# WHAT TO PRODUCE
Copy all of the records below word for word, omitting the pictures.

# # # #

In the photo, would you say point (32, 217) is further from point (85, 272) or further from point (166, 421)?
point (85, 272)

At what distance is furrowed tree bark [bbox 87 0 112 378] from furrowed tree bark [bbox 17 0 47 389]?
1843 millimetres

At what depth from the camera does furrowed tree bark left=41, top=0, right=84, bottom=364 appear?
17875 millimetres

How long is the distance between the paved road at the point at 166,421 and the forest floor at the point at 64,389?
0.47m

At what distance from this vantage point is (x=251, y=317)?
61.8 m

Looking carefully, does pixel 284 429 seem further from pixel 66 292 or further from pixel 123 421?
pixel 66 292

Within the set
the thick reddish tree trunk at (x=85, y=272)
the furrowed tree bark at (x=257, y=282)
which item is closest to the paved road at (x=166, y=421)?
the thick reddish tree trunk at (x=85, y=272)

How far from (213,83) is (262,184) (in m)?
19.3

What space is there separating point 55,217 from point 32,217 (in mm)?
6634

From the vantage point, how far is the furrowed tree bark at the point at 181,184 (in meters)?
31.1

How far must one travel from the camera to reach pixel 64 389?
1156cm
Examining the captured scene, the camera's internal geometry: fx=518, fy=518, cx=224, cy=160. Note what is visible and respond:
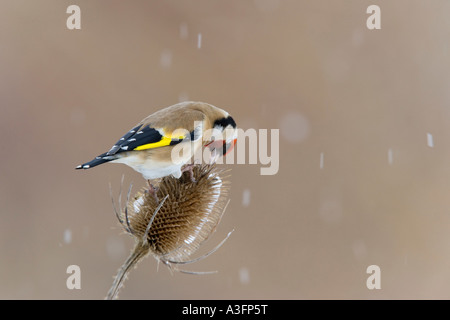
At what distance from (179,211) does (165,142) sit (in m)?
0.34

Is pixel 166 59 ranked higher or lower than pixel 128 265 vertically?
higher

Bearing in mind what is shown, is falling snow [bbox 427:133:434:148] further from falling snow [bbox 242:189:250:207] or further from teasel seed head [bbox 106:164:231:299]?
teasel seed head [bbox 106:164:231:299]

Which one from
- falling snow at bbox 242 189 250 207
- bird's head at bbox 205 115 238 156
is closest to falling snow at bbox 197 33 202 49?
falling snow at bbox 242 189 250 207

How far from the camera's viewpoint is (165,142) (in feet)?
8.27

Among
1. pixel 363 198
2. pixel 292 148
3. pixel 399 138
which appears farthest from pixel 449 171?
pixel 292 148

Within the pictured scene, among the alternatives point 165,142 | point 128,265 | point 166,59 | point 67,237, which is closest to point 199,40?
point 166,59

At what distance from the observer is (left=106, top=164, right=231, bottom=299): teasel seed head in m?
2.41

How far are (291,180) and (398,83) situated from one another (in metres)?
1.71

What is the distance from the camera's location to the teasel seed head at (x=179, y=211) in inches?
95.0

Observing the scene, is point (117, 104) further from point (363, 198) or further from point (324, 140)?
point (363, 198)

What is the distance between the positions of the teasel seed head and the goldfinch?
79mm

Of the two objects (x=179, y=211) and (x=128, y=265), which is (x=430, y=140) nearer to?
(x=179, y=211)

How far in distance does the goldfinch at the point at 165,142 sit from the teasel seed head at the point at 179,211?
0.08 metres

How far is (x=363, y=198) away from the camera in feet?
18.9
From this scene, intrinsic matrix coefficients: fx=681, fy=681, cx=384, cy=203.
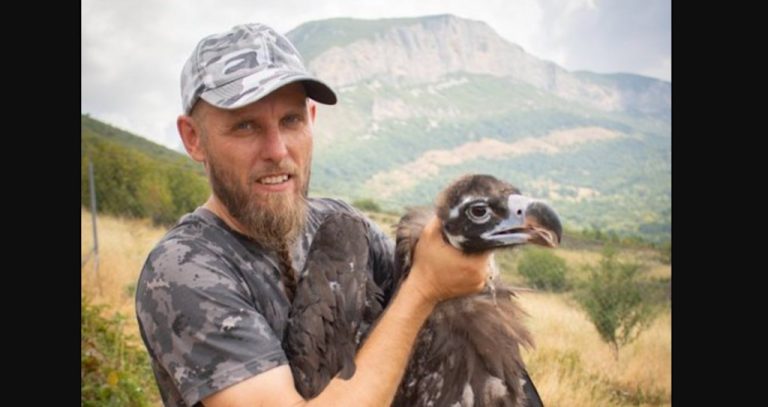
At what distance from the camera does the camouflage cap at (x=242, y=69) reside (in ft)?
8.41

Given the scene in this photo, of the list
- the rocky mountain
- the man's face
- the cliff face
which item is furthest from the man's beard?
the cliff face

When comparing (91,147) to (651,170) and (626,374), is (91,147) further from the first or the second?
(651,170)

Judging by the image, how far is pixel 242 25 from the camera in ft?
9.23

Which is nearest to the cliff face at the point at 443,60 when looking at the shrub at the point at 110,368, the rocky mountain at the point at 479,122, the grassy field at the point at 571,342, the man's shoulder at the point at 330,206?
the rocky mountain at the point at 479,122

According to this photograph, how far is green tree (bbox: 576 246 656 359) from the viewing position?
31.9 feet

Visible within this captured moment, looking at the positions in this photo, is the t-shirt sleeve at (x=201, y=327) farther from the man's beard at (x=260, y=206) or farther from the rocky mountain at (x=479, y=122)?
the rocky mountain at (x=479, y=122)

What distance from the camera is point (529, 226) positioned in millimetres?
2408

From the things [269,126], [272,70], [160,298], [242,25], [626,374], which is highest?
[242,25]

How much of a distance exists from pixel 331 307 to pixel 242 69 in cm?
99

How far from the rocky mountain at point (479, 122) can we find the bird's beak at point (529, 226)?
13.2 meters

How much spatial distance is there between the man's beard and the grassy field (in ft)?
4.46

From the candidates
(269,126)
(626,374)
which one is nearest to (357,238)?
(269,126)
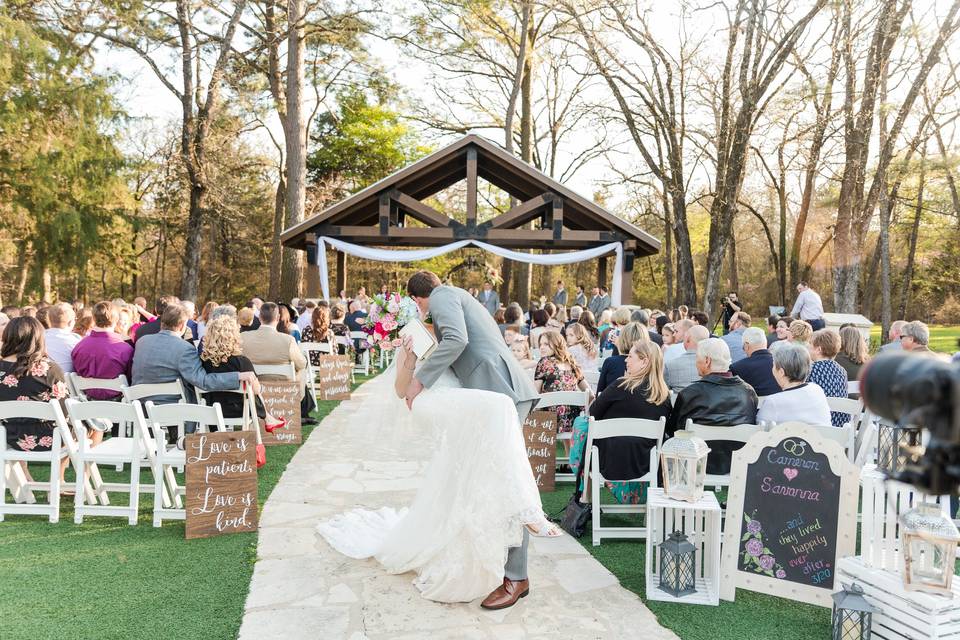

# # # #

# CORRECT RESPONSE
In the photo, would you say point (32, 217) is further from point (85, 272) or further from point (166, 421)?
point (85, 272)

At what distance is furrowed tree bark [bbox 87 0 112 378] from furrowed tree bark [bbox 17 0 47 389]?
1843 millimetres

At what depth from the camera does furrowed tree bark left=41, top=0, right=84, bottom=364 appear?
17875 millimetres

How long is the distance between the paved road at the point at 166,421 and the forest floor at the point at 64,389?
0.47m

At what distance from this vantage point is (x=251, y=317)?
61.8 m

Looking carefully, does pixel 284 429 seem further from pixel 66 292 or further from pixel 123 421?
pixel 66 292

Within the set
the thick reddish tree trunk at (x=85, y=272)
the furrowed tree bark at (x=257, y=282)
which item is closest to the paved road at (x=166, y=421)?
the thick reddish tree trunk at (x=85, y=272)

How far from (213,83) is (262,184) (in m)?
19.3

What space is there separating point 55,217 from point 32,217 (in mm)?
6634

From the vantage point, how far is the furrowed tree bark at the point at 181,184 (in meters)?
31.1

How far must one travel from the camera to reach pixel 64 389?
1156cm
Examining the captured scene, the camera's internal geometry: fx=518, fy=518, cx=224, cy=160. Note what is visible and respond:
At what distance from (179,211) does (165,142) sit (in m)?
0.34

Is pixel 166 59 ranked higher or lower than pixel 128 265 vertically?
higher

Bearing in mind what is shown, is falling snow [bbox 427:133:434:148] further from falling snow [bbox 242:189:250:207] or further from teasel seed head [bbox 106:164:231:299]?
teasel seed head [bbox 106:164:231:299]

Which one from
- falling snow at bbox 242 189 250 207
- bird's head at bbox 205 115 238 156
is closest to falling snow at bbox 197 33 202 49?
falling snow at bbox 242 189 250 207

How far from the camera's viewpoint is (165,142) (in feet)?
8.27

Among
1. pixel 363 198
2. pixel 292 148
3. pixel 399 138
which appears farthest from pixel 449 171?
pixel 292 148

Within the pictured scene, among the alternatives point 165,142 | point 128,265 | point 166,59 | point 67,237, which is closest to point 199,40?
point 166,59

At what distance from the observer is (left=106, top=164, right=231, bottom=299): teasel seed head in m?
2.41

How far are (291,180) and (398,83) situated from one another (in metres)?
1.71

What is the distance from the camera's location to the teasel seed head at (x=179, y=211) in inches?
95.0

Observing the scene, is point (117, 104) further from point (363, 198) or further from point (324, 140)?
point (363, 198)

What is the distance between the positions of the teasel seed head and the goldfinch?
79mm

Of the two objects (x=179, y=211) and (x=128, y=265), which is (x=430, y=140) nearer to?
(x=179, y=211)

How far in distance does the goldfinch at the point at 165,142 sit from the teasel seed head at the point at 179,211?
0.08 metres

How far is (x=363, y=198) away from the camera in feet?
18.9
From this scene, intrinsic matrix coefficients: fx=681, fy=681, cx=384, cy=203.
At what distance from the camera does the camouflage cap at (x=242, y=69) reside (in ft)?
8.41

Given the scene in this photo, of the list
- the rocky mountain
- the man's face
- the cliff face
which item is furthest from the man's beard?
the cliff face

When comparing (91,147) to (651,170) and (626,374), is (91,147) further from the first or the second?
(651,170)

Judging by the image, how far is pixel 242 25 from the camera in ft?
9.23

Which is nearest to the cliff face at the point at 443,60 when looking at the shrub at the point at 110,368, the rocky mountain at the point at 479,122, the grassy field at the point at 571,342, the man's shoulder at the point at 330,206?
the rocky mountain at the point at 479,122

According to this photograph, how far is green tree (bbox: 576 246 656 359) from the viewing position?
31.9 feet

Visible within this captured moment, looking at the positions in this photo, is the t-shirt sleeve at (x=201, y=327) farther from the man's beard at (x=260, y=206) or farther from the rocky mountain at (x=479, y=122)?
the rocky mountain at (x=479, y=122)

What distance from the camera is point (529, 226) positioned in millimetres?
2408

From the things [269,126], [272,70], [160,298], [242,25], [626,374], which is highest?
[242,25]

How much of a distance exists from pixel 331 307 to pixel 242 69 in cm?
99

How far from the rocky mountain at point (479, 122) can we find the bird's beak at point (529, 226)?
13.2 meters

How much spatial distance is there between the man's beard and the grassy field (in ft)?
4.46

From the candidates
(269,126)
(626,374)
which one is nearest to (357,238)?
(269,126)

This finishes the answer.